Anisa sampai mengigau karna panasnya.


"Mas, kau tega sekali padaku! Aku tidak mau melihatmu lagi, kalian semua pembohong!" teriak Anisa."Nis... !" Yahya mengusap rambutnya pelan. Panasnya masih tinggi.


Rosma yang sudah mengetahui yang terjadi dari Yahya sendiri merasa ikut pusing.


"Apa yang Bibi khawatir kan akhirnya terjadi. Lalu apa yang akan kau lakukan?"

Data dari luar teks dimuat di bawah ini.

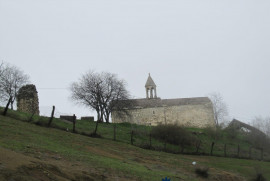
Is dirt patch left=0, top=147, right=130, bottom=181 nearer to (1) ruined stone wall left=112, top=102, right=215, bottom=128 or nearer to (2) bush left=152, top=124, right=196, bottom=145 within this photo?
(2) bush left=152, top=124, right=196, bottom=145

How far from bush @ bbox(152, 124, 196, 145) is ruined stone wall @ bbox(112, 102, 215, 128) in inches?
885

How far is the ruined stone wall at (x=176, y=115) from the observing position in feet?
206

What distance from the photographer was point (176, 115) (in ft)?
208

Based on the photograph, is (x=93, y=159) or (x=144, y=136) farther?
(x=144, y=136)

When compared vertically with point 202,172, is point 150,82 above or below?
above

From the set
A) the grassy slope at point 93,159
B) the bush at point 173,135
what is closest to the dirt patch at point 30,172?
the grassy slope at point 93,159

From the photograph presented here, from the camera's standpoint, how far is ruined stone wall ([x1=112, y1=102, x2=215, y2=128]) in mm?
62688

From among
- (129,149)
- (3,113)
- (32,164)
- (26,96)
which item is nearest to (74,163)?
(32,164)

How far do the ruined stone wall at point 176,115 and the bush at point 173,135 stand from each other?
2248 cm

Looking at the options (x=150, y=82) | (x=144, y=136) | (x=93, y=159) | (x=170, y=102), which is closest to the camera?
(x=93, y=159)

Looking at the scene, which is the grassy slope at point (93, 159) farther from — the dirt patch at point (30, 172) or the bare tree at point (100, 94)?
the bare tree at point (100, 94)

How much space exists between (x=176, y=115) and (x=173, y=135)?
24588 mm

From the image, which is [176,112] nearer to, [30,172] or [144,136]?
[144,136]

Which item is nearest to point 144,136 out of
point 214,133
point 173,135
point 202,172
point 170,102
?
point 173,135
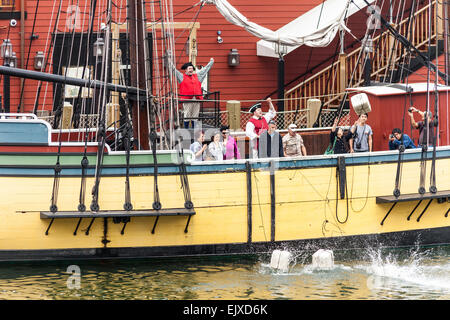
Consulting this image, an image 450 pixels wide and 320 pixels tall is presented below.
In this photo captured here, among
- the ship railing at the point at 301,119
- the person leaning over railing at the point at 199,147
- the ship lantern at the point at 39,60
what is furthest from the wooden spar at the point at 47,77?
the ship lantern at the point at 39,60

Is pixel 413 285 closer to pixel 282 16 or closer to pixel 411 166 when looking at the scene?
pixel 411 166

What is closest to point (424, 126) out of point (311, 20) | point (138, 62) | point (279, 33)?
point (279, 33)

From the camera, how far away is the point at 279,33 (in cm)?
1838

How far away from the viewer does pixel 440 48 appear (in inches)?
894

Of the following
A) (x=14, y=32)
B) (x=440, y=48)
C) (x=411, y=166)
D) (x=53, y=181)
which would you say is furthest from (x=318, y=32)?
(x=14, y=32)

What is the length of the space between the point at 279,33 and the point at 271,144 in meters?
2.94

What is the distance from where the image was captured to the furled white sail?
18281mm

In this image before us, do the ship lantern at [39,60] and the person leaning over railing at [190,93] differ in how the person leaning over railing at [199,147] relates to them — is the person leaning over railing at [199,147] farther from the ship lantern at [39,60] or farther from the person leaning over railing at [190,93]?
the ship lantern at [39,60]

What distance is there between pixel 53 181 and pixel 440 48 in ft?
38.6

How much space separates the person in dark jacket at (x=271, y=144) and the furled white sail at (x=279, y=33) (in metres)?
2.52

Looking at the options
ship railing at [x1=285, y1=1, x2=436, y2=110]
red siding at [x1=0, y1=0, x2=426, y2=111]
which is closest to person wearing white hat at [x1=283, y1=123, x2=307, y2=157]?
ship railing at [x1=285, y1=1, x2=436, y2=110]

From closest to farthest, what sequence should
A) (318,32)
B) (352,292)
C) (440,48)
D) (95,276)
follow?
(352,292), (95,276), (318,32), (440,48)

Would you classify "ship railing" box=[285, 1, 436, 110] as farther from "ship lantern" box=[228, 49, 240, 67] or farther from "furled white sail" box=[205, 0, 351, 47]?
"furled white sail" box=[205, 0, 351, 47]

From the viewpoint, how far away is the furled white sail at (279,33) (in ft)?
60.0
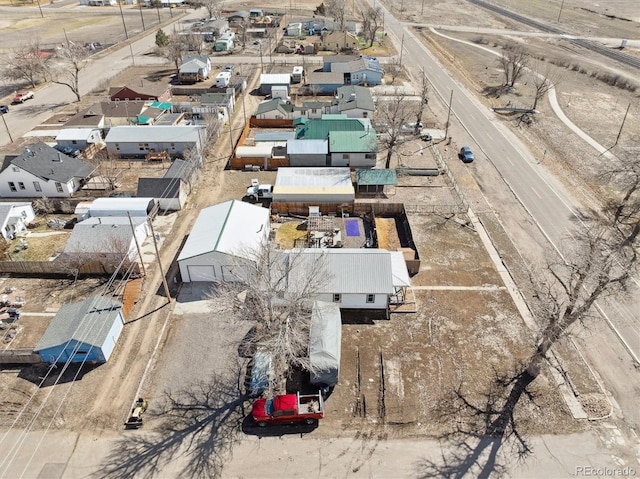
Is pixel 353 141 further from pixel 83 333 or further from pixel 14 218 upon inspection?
pixel 14 218

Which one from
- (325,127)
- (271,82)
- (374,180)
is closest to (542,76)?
(271,82)

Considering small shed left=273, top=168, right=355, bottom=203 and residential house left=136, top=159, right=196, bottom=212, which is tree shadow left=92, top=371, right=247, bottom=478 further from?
residential house left=136, top=159, right=196, bottom=212

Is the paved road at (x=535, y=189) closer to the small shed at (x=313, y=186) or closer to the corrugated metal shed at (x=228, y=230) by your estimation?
the small shed at (x=313, y=186)

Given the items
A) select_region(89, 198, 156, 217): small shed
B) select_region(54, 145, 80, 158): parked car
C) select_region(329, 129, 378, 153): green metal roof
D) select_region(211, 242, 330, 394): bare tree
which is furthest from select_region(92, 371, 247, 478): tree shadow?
select_region(54, 145, 80, 158): parked car

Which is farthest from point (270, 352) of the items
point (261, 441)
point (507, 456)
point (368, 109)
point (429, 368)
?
point (368, 109)

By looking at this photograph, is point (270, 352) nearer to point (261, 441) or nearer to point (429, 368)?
point (261, 441)

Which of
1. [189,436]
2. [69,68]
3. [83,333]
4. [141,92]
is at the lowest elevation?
[189,436]
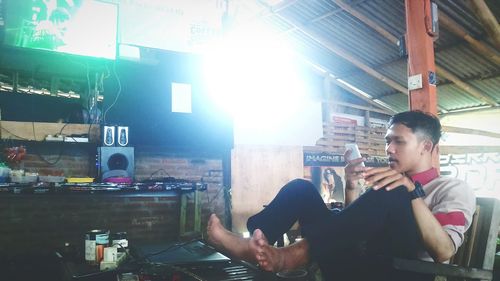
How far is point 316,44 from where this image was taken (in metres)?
8.02

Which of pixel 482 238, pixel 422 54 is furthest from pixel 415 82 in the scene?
pixel 482 238

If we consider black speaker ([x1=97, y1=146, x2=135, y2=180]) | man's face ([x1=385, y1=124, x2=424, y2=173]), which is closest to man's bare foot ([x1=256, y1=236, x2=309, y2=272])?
man's face ([x1=385, y1=124, x2=424, y2=173])

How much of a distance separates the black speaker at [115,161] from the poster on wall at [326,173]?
13.6 feet

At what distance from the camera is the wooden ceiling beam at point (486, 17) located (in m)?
4.74

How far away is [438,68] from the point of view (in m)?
7.22

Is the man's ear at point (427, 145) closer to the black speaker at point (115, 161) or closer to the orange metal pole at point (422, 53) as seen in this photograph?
the orange metal pole at point (422, 53)

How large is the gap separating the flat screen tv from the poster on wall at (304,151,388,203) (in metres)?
4.62

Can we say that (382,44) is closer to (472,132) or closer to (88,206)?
(472,132)

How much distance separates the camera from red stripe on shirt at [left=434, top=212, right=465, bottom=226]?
1.65 metres

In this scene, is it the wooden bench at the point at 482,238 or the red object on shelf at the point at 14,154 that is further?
the red object on shelf at the point at 14,154

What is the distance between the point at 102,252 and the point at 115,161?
2.18 metres

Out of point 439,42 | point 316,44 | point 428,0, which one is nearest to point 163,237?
point 428,0

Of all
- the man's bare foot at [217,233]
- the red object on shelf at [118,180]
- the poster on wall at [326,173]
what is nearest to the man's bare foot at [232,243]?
the man's bare foot at [217,233]

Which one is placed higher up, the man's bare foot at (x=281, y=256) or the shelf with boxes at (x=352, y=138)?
the shelf with boxes at (x=352, y=138)
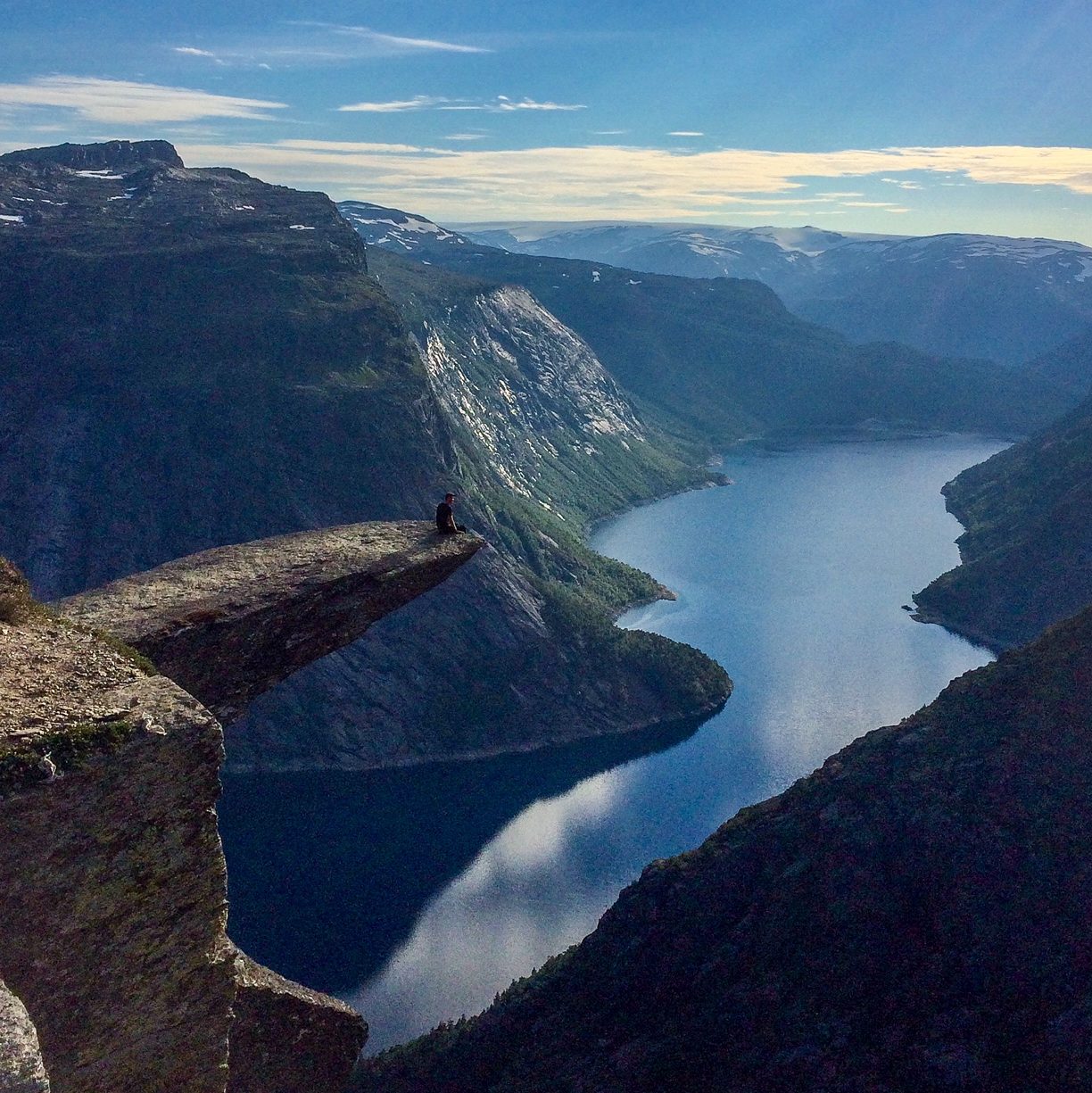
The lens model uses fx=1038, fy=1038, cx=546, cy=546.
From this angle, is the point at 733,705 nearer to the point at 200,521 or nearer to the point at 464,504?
the point at 464,504

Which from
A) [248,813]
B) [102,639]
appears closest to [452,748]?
[248,813]

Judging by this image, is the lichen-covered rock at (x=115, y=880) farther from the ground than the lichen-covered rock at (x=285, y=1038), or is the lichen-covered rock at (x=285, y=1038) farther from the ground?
the lichen-covered rock at (x=115, y=880)

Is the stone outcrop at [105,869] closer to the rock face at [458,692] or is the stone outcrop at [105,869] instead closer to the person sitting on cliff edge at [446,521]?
the person sitting on cliff edge at [446,521]

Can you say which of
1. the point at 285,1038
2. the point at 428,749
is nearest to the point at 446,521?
the point at 285,1038

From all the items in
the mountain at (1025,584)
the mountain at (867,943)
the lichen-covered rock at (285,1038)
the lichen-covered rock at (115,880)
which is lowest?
the mountain at (1025,584)

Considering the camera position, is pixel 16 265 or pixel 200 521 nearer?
pixel 200 521

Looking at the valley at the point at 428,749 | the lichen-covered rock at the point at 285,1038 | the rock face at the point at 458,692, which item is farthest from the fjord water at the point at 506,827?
the lichen-covered rock at the point at 285,1038

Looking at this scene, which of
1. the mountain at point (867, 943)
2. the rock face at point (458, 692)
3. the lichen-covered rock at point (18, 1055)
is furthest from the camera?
the rock face at point (458, 692)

"Aku belum bisa berpikir tenang, Bi. Aku akan menunggu Anisa sembuh dulu baru akan memikirkan langkah kami selanjutnya."


"Ingat, ada anak dalam kandungan Anisa. Dia anakmu! Jangan sekali-kali kau melepaskannya." pesan Rosma.


Yahya termenung sendiri di malam yang dingin itu. kalau mau egois. Ia membetulkan ucapan Rosma. tapi ia tidak mau egois. Walau cintanya begitu besar pada Anisa, ia akan menyerahkan keputusan sepenuhnya pada wanita itu. Dan kalaupun akhirnya Anisa memilih Aby, ia akan ikhlas melepasnya.